* [Input records]
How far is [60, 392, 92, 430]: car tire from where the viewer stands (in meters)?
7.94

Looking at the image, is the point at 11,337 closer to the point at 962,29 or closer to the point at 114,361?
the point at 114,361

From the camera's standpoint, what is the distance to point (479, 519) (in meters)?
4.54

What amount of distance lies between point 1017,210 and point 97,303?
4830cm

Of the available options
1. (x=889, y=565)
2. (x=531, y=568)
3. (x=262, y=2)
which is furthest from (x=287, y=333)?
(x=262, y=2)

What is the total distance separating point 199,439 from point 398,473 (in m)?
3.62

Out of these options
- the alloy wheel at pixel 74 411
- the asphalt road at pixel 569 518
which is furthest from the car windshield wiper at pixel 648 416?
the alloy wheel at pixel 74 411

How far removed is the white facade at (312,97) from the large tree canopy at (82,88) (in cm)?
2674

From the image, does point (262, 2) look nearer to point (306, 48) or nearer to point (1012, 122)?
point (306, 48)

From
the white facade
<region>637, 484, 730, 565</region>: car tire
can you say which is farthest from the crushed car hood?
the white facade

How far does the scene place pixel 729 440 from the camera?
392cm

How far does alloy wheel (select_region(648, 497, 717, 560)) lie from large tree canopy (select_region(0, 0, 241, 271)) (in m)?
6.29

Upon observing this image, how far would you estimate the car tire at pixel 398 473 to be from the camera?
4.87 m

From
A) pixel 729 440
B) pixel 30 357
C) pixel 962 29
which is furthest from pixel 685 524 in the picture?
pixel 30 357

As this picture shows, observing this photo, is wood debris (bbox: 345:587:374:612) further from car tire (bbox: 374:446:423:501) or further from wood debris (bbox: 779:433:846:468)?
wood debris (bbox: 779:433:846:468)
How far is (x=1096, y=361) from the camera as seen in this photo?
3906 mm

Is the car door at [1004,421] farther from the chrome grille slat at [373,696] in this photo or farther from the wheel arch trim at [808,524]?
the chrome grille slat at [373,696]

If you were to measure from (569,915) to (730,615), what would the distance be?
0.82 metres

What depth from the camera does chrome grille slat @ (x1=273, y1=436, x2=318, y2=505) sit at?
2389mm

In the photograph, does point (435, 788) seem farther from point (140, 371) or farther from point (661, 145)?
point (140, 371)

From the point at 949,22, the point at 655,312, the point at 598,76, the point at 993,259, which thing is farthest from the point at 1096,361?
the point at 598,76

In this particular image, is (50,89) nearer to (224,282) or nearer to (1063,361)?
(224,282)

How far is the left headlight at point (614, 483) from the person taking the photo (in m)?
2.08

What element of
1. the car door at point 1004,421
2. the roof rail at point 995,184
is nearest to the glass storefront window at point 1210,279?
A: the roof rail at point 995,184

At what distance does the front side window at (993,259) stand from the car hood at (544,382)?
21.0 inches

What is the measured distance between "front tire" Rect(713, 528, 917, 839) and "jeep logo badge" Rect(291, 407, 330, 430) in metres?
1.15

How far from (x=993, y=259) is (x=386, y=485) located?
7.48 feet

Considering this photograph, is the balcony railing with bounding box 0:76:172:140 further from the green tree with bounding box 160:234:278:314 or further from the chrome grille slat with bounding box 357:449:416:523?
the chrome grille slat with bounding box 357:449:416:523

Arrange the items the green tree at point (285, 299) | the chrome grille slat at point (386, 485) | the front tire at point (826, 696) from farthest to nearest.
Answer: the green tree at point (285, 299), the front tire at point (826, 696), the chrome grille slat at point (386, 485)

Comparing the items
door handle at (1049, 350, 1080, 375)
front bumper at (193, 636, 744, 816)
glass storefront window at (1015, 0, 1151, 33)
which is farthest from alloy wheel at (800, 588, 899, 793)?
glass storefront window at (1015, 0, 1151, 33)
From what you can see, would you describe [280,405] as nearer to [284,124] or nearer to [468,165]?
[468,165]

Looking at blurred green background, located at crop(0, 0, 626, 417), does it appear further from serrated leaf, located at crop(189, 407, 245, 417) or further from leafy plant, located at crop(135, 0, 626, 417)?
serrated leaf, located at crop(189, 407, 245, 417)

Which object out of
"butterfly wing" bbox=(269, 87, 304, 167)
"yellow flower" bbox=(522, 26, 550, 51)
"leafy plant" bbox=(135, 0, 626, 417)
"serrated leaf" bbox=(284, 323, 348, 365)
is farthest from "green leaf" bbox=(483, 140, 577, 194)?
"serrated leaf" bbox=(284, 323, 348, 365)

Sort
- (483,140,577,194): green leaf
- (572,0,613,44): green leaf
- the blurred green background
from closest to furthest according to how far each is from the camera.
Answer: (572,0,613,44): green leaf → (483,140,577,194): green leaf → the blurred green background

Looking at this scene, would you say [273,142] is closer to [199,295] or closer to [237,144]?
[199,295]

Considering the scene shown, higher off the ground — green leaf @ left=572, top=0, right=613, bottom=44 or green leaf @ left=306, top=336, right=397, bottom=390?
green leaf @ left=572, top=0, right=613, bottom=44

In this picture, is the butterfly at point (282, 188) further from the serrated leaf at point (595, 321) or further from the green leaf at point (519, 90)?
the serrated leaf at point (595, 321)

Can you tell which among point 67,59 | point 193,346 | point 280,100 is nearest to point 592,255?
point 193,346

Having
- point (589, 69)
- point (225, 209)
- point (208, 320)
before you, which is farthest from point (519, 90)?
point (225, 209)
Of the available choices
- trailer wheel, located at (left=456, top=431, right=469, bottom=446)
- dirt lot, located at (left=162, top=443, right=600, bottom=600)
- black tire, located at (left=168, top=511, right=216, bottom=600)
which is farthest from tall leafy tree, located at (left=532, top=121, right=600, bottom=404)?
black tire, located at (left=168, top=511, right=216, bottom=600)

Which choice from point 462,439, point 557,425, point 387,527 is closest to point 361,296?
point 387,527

* [Exercise instructions] Your task is to quote all of the data word for word.

* [Finished answer]
How far is [60, 392, 92, 430]: car tire from where the viewer stands (in meters)?
7.94

Looking at the image, is the point at 11,337 closer to the point at 962,29 or closer to the point at 114,361?
the point at 114,361

From the camera's standpoint, what is the distance to point (479, 519) (in meters)?
4.54

What amount of distance lies between point 1017,210 and point 97,303?
4830cm

Of the available options
1. (x=889, y=565)
2. (x=531, y=568)
3. (x=262, y=2)
which is furthest from (x=287, y=333)?
(x=262, y=2)

What is the total distance separating point 199,439 from point 398,473 (in m)?
3.62

Out of these options
- the alloy wheel at pixel 74 411
- the asphalt road at pixel 569 518
which is furthest from the car windshield wiper at pixel 648 416?
the alloy wheel at pixel 74 411

How far removed is the white facade at (312,97) from the large tree canopy at (82,88) (in cm)?
2674

From the image, does point (262, 2) look nearer to point (306, 48) or nearer to point (1012, 122)?
point (306, 48)

From
the white facade
<region>637, 484, 730, 565</region>: car tire
can you say which is farthest from the crushed car hood?
the white facade

How far does the scene place pixel 729 440 from the camera?
392cm

How far does alloy wheel (select_region(648, 497, 717, 560)) lie from large tree canopy (select_region(0, 0, 241, 271)) (in m)?
6.29

Upon observing this image, how far would you estimate the car tire at pixel 398 473 to be from the camera?
4.87 m

From
A) pixel 729 440
B) pixel 30 357
C) pixel 962 29
which is furthest from pixel 685 524 in the picture?
pixel 30 357

As this picture shows, observing this photo, is wood debris (bbox: 345:587:374:612) further from car tire (bbox: 374:446:423:501) or further from wood debris (bbox: 779:433:846:468)?
wood debris (bbox: 779:433:846:468)
How far is (x=1096, y=361) from the camera as seen in this photo?
3906 mm

Is the car door at [1004,421] farther from the chrome grille slat at [373,696] in this photo or farther from the wheel arch trim at [808,524]?
the chrome grille slat at [373,696]

If you were to measure from (569,915) to (730,615), what would the distance be?
0.82 metres

What depth from the camera does chrome grille slat @ (x1=273, y1=436, x2=318, y2=505) sit at?
2389mm

In the photograph, does point (435, 788) seem farther from point (140, 371) or farther from point (661, 145)?
point (140, 371)

From the point at 949,22, the point at 655,312, the point at 598,76, the point at 993,259, which thing is farthest from the point at 1096,361?
the point at 598,76

In this particular image, is (50,89) nearer to (224,282) or nearer to (1063,361)?
(224,282)

How far is the left headlight at point (614, 483) from the person taking the photo (in m)?
2.08

What element of
1. the car door at point 1004,421
2. the roof rail at point 995,184
is nearest to the glass storefront window at point 1210,279?
A: the roof rail at point 995,184

At what distance does the front side window at (993,259) stand from the car hood at (544,382)?
21.0 inches

What is the measured distance between "front tire" Rect(713, 528, 917, 839) and "jeep logo badge" Rect(291, 407, 330, 430) in metres?
1.15

How far from (x=993, y=259) is (x=386, y=485) located?
7.48 feet

Considering this photograph, is the balcony railing with bounding box 0:76:172:140 further from the green tree with bounding box 160:234:278:314 or further from the chrome grille slat with bounding box 357:449:416:523?
the chrome grille slat with bounding box 357:449:416:523

Arrange the items the green tree at point (285, 299) | the chrome grille slat at point (386, 485) | the front tire at point (826, 696) from farthest to nearest.
Answer: the green tree at point (285, 299), the front tire at point (826, 696), the chrome grille slat at point (386, 485)

Comparing the items
door handle at (1049, 350, 1080, 375)
front bumper at (193, 636, 744, 816)
glass storefront window at (1015, 0, 1151, 33)
which is farthest from alloy wheel at (800, 588, 899, 793)?
glass storefront window at (1015, 0, 1151, 33)
From what you can see, would you describe [280,405] as nearer to [284,124] or nearer to [468,165]?
[468,165]

Looking at blurred green background, located at crop(0, 0, 626, 417), does it appear further from serrated leaf, located at crop(189, 407, 245, 417) or further from leafy plant, located at crop(135, 0, 626, 417)?
serrated leaf, located at crop(189, 407, 245, 417)

Which object out of
"butterfly wing" bbox=(269, 87, 304, 167)
"yellow flower" bbox=(522, 26, 550, 51)
"leafy plant" bbox=(135, 0, 626, 417)
"serrated leaf" bbox=(284, 323, 348, 365)
is farthest from "green leaf" bbox=(483, 140, 577, 194)?
"serrated leaf" bbox=(284, 323, 348, 365)

Sort
- (483,140,577,194): green leaf
- (572,0,613,44): green leaf
- the blurred green background
from closest to furthest according to how far each is from the camera.
Answer: (572,0,613,44): green leaf → (483,140,577,194): green leaf → the blurred green background

Looking at this scene, would you say [273,142] is closer to [199,295] or closer to [237,144]?
[199,295]

Considering the scene shown, higher off the ground — green leaf @ left=572, top=0, right=613, bottom=44 or green leaf @ left=306, top=336, right=397, bottom=390?
green leaf @ left=572, top=0, right=613, bottom=44

In this picture, is the butterfly at point (282, 188) further from the serrated leaf at point (595, 321) or further from the green leaf at point (519, 90)?
the serrated leaf at point (595, 321)

Can you tell which among point 67,59 | point 193,346 | point 280,100 is nearest to point 592,255?
point 193,346

Having
- point (589, 69)
- point (225, 209)
- point (208, 320)
before you, which is farthest from point (519, 90)?
point (225, 209)
Of the available choices
- trailer wheel, located at (left=456, top=431, right=469, bottom=446)
- dirt lot, located at (left=162, top=443, right=600, bottom=600)
- black tire, located at (left=168, top=511, right=216, bottom=600)
which is farthest from tall leafy tree, located at (left=532, top=121, right=600, bottom=404)?
black tire, located at (left=168, top=511, right=216, bottom=600)

Which choice from point 462,439, point 557,425, point 387,527 is closest to point 361,296?
point 387,527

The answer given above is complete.